Brand New Independent Bookstore Opens in Mississauga
Published September 16, 2017 at 3:51 am
“A town is not a town without a bookstore. It may call itself a town, but unless it’s got a bookstore, it knows it’s not foolin’ a soul”–English author Neil Gaiman.
While I’m not one to decry modernity, nothing has been sadder than the world’s collective movement away from some of the quainter and more comforting relics of a bygone era. The old school movie theatres with their cushy faux-velvet seats, slightly musty video stores with walls of of DVDs and cozy indie bookstores were, for me, happy places.
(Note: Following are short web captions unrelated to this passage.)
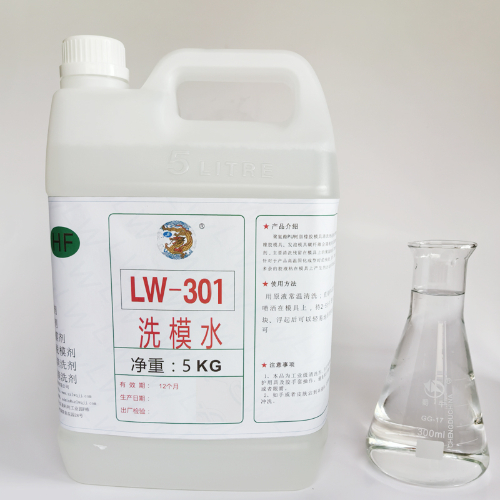 鐵鑄洗(xǐ)模水(shuǐ)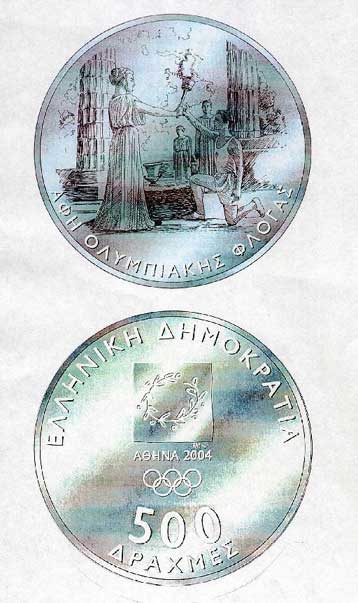 Διαγόρας, Βικέλας, Λούης και Ντε Κουμπερντέν στα νέα κέρματα των 500 δραχμών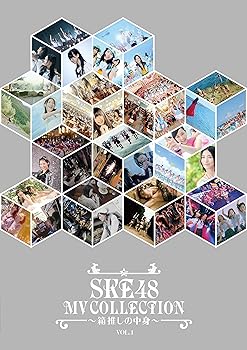 【中古】SKE48 MV COLLECTION 箱推しの中身 VOL.1 DVD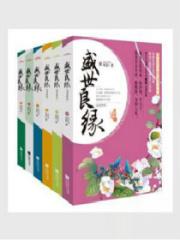 影帝床戏真进去了H封面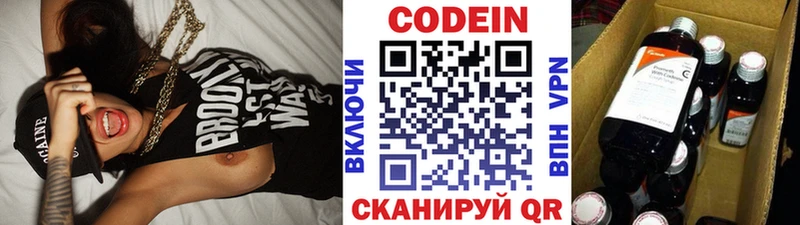 Codein Purple Drank Мытищи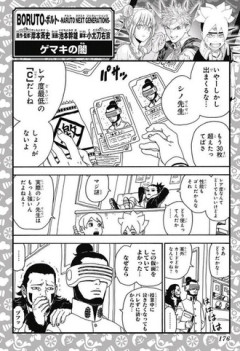 【BORUTO】レア度Cのシノ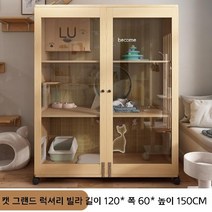 고양이빌라 하우스 호텔장 캣타워 원목 집 케이지 반려묘 냥이집 조립식, 패키지 설치, 120X60X150 바니시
But while they’ve largely gone the way of the mega-theatre, Netflix (and we all love Netflix, naturally) and Indigo (also a great store, to be fair), some are still kicking.
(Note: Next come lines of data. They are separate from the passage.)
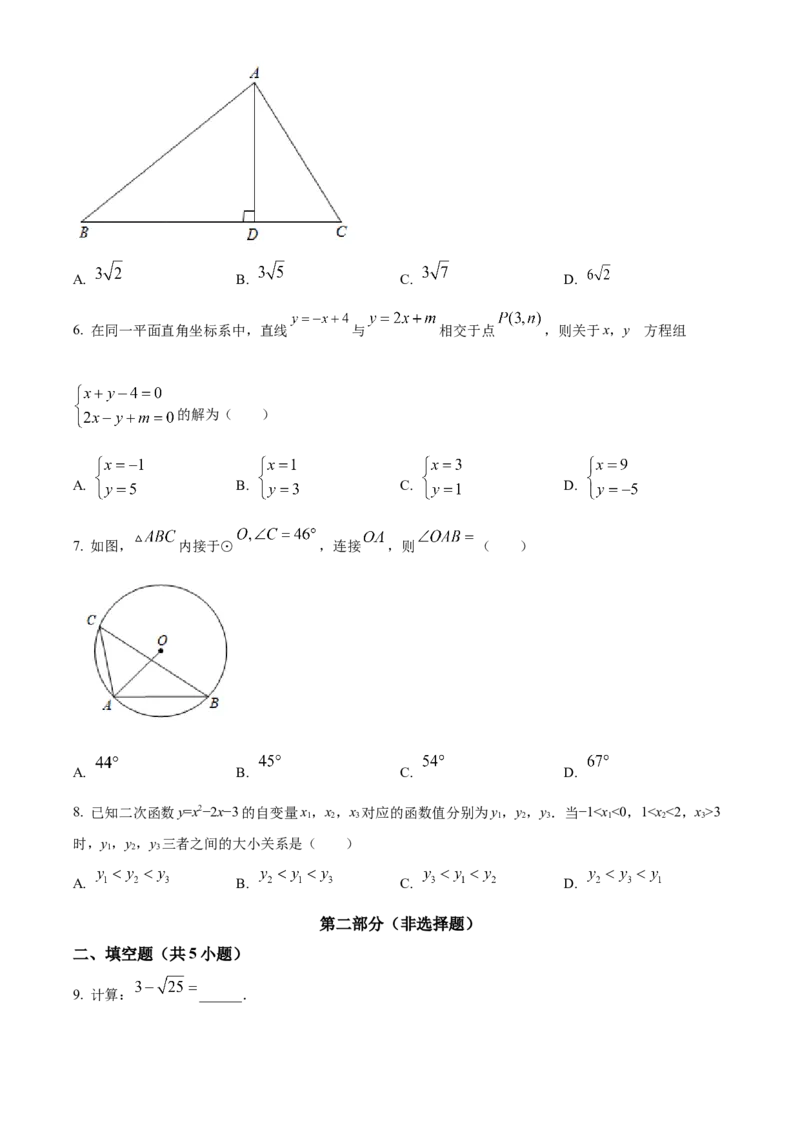 2022年陕西省中考数学真题（空白卷）_陕西_2.陕西中考数学（2008-2025）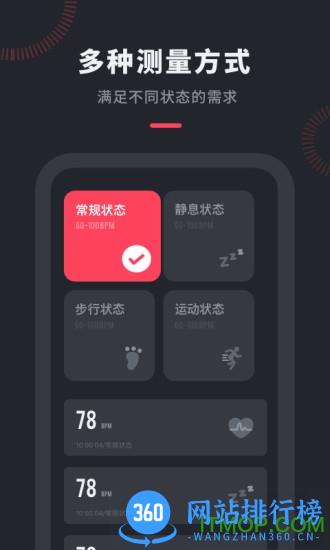 心率检测管家app v2.11401.2 安卓版 2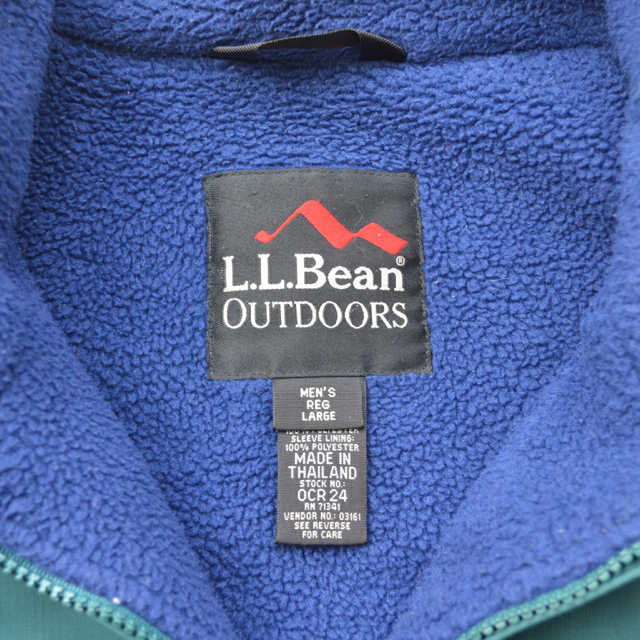 L.L.Bean Outdoors SIESTA BLOG
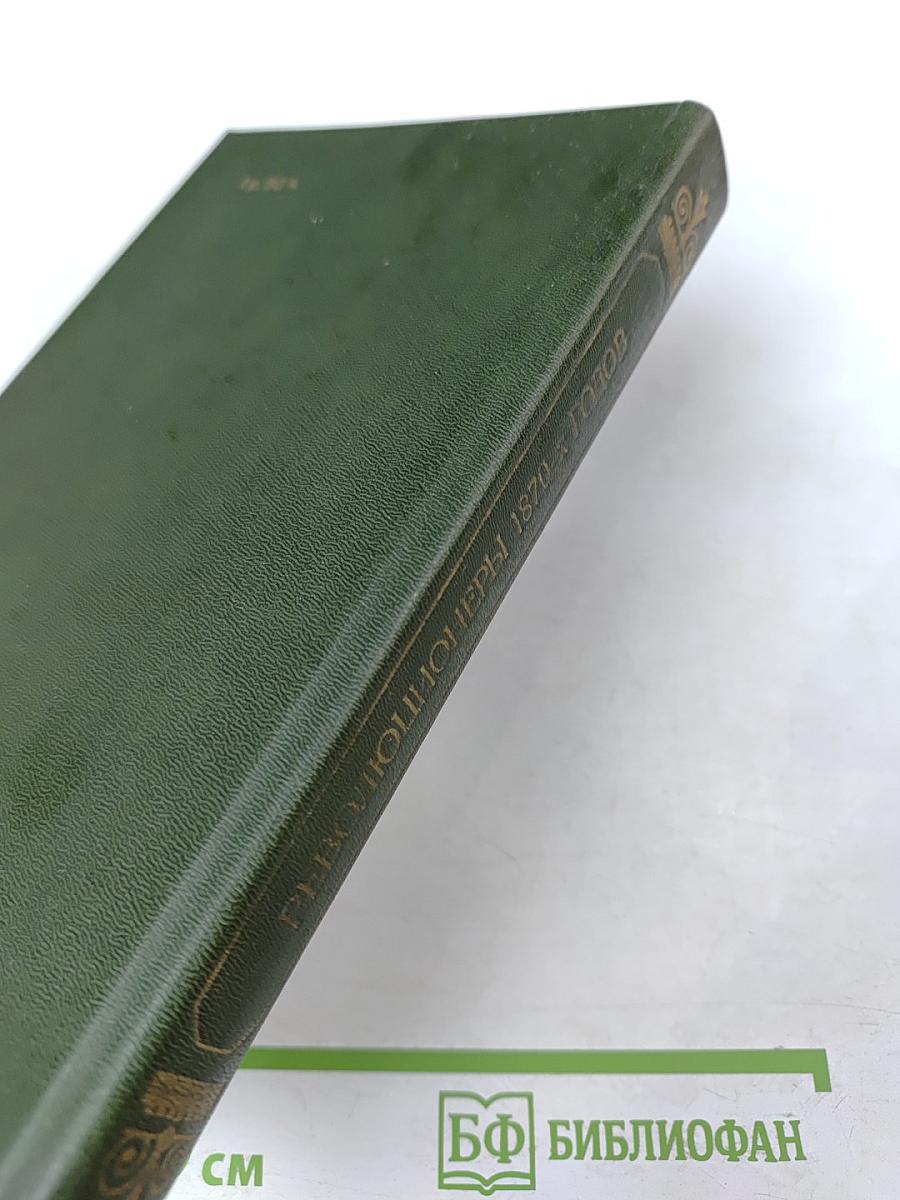 Революционеры 1870-х годов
And sometimes, new ones pop up.
For the first time in a very long time, Mississauga is home to a cozy independent bookstore. The Book Wardrobe, which recently opened on the second floor of the Robinson-Bray House on Queen St. in Streetsville, is filling the noticeable indie bookstore void in the city.
“There are currently more than 46 indie bookstores in Toronto, 23 in Hamilton, 19 in Burlington, two in Georgetown and one in Brampton,” says Book Wardrobe operator Carmela Vedar, adding that her count does not include stand alone bookstores offering used books, comics/graphic novels and religious books/merchandise.
Vedar said people’s ongoing love of those other independent stores made her question why a city like Mississauga doesn’t have a store of its own.
“The inspiration behind The Book Wardrobe was driven by the auspicious presence of these independent bookstores, a fact that their local communities have supported them through the years,” she said. “And so that made me wonder, why we don’t have one or more in our beloved Mississauga?”
In an email exchange with inSauga.com, Vedar offered up the aforementioned Gaiman quote (and it’s certainly a good–and pertinent–one) to illustrate that, for many people, bookstores act as both community spaces and tourist attractions.
“Even during our travels, my husband and I would make it a point to visit bookstores and include this in our itinerary. I call it my bookstore pilgrimage. The thrill of discovering a new bookstore in another country, or in a new local place, is a tourist attraction itself, for me, at least.”
So, what compelled Vedar to finally take the plunge?
“In July, an opportunity presented itself when we stumbled upon a 400-square feet retail space that was up for lease in the historic neighbourhood of Streetsville. It was the perfect size for a charming small bookshop. And Streetsville has the personality of sedate, happy domesticity, a time-indulgent trait that is ideal for a bookshop environment.”
As for the name, Vedar says it was chosen because her store is comparable to a really inviting walk-in closet.
“The retail space has the inviting character of a walk-in closet,” she says. “Aside from clothes, accessories and shoes in your wardrobe, why not add books to complete those killer looks? That’s how The Book Wardrobe’s name came to be. Cozy, airy, and pristine bright would best describe the bookstore’s interiors.”
In terms of literary offerings, Vedar says the store offers a curated selection of fiction, non-fiction, children’s books, young adult reads, cookbooks, poetry, health & self-help books, and art and photography tomes.
Ideally, the new shop will function as the neighbourhood bookstore, offering a mix of popular fiction (the kind you’d find at Indigo) and a few hidden gems that might be a little harder to hunt down.
“We encourage readers and customers to drop by the store and stay at their own pace. We believe there is a magical fulfillment in the unhurried flipping of the pages, drooling at book covers, ogling at book spines, engaging with fellow book lovers, and the smelling of the book-scented aroma of a bookstore.”
While the store will no doubt attract avid readers interested a quainter and more urbane experience, it could also function as a gathering space in the future. Vedar says the store could host local literary events, book signings and book club parties.
Ultimately Vedar hopes the store reinvigorates public interest in traditional bookstores.
“We believe The Book Wardrobe will spearhead the comeback of the traditional brick and mortar bookshop here in Mississauga,” she says.